Period of hell #1 is over and we didn't talk about it. #2 is in ten minutes and I'm petrified
TIL that at my school if you put in a ticket for maintenance to clean something up, the options for the level of cleanup ranges from 'spot clean' to 'oh my dear god'
I don't want to go to college but I have to or my parents will basically disown me.
I don't want to go to college but I have to or my parents will basically disown me.
But that's dumb. If you don't want to go to college and have a reasonable career path that doesn't involve college, don't go.
If your relationship with your parents rests on whether or not you waste money for a piece of paper, then that's not that great of a relationship in the first place. What I mean is, they've got issues. College is your choice, not theirs.
If you don't want to go to college and have a reasonable career path that doesn't involve college, don't go.
why even worry about 'reasonable career path'? if you will be happy, fulfilled, and financially independent from working as a waiter for the rest of your life, why not go for it? the united states (like many capitalist countries) has their whole idea of fulfillment and success tied up in how prestigious of a job and how luxurious of a life style you have. if you want to be a lawyer and live in a big house in an expensive state, go to college, obviously. there's nothing wrong with that. but if your concept of success and joy doesn't involve those things, you can practice a trade or do a couple retail jobs.
jfgj i think owen more just meant 'long as you have a job that keeps you from dying', not that being a waiter in itself was lesser
ye okay that's chill then
jfgj i think owen more just meant 'long as you have a job that keeps you from dying', not that being a waiter in itself was lesser
^^^
What I mean by reasonable career path is what you said
happy, fulfilled, and financially independent
So yeah 👌
Today has been one big long train wreck and I want to go home so bad
i am sending virtual air hugs(cause idk if you like hugs) and also hoping that you get to go home soon
I hope it goes by quickly and I hope your day gets better when you get home!
Four hours probably.
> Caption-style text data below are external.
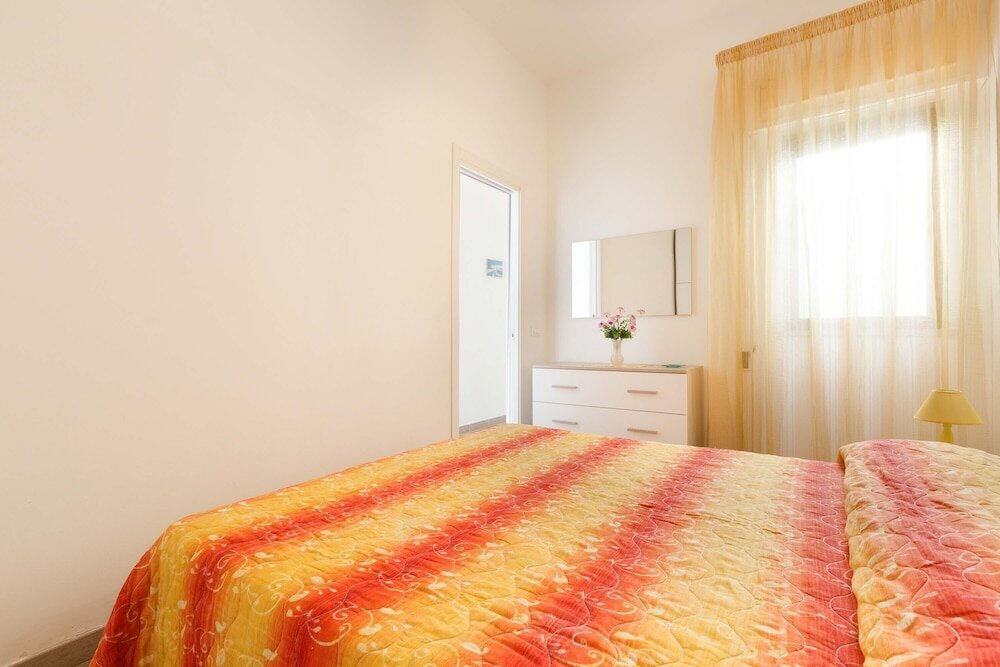 Фото 1826 Villetta Solaire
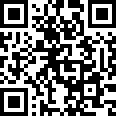 QRコード https://mirunuku.net/amateur/?cid=eldx071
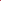 Pallu motives Red
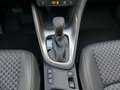 Mazda 2 Hybrid Select Aut. AUTO STAHL WIEN 21 Šedá - thumbnail 10
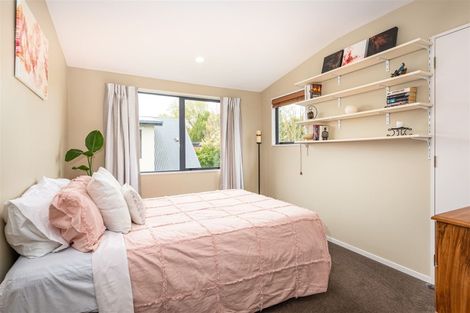 Photo of property in 293a Eastern Terrace, Sydenham, Christchurch, 8023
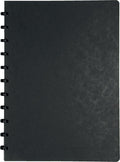 Atoma meetingbook a4 zw q5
But I get to change and have a sort of normal rest of the game after first quarter. But there's still half an hour till pregame even starts
High key wanna stop existing
I forbid it >:(
I forbid it >:(
^^^^
can I just have one day
one
where I’m not panicking or stressing out about my own perceived hopelessness
that would be really nice
Making a sudden return because I have a little bit to get off my chest.
Online school sucks. It's not that my classes are poorly put together, it's just that I don't feel like I'm retaining much outside of APUSH (ironic considering it's the class I'm most afraid of failing). Chemistry just sucks in general- I don't think I'll ever really know what I'm doing in that class but I'm going to try and catch up with the class this weekend. Geometry isn't horrible for me in the sense that I don't understand anything (I currently understand things pretty well because math is an easy class for me) but in the sense that the teacher low-key bullies students into answering questions. English II just feels repetitive, as is usual for English classes. Not sure how I'll cope with having to write more stories about my own personal experiences this year because I'm just fed up with having to recall things which happened years ago.
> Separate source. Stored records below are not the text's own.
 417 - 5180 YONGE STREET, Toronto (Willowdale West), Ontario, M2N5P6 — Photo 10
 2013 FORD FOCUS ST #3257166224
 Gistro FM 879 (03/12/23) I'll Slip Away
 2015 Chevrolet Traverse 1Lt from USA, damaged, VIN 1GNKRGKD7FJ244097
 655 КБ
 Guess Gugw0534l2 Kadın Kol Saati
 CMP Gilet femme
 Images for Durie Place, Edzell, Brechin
As for my social life; I've started talking to new people in my friend group, new people on Discord, but I can't get over this distinct feeling of loneliness. I honestly think I'd fall apart into tears if I saw one of my friends face to face at this point.
And as for my own personal health, I've been trying to eat more than ramen noodles for lunch. While it's not much of a change, it's nice to have a sandwich or something otherwise for lunch once in a while. Can't say I've been sleeping well, however. I keep waking up at any point from 3-5 AM and then have difficulties getting back to sleep. I'm pretty sure I'm so tired that my muscles occasionally twitch (mostly one by my eye, which is really damn annoying), but I don't think any amount of sleeping or any type of schedule would fix that because I have a bad habit of staying up until ~11 PM no matter what I've tried in the past.
Overall I'm just kinda fed up with life (but who isn't) and don't really know what to do about it.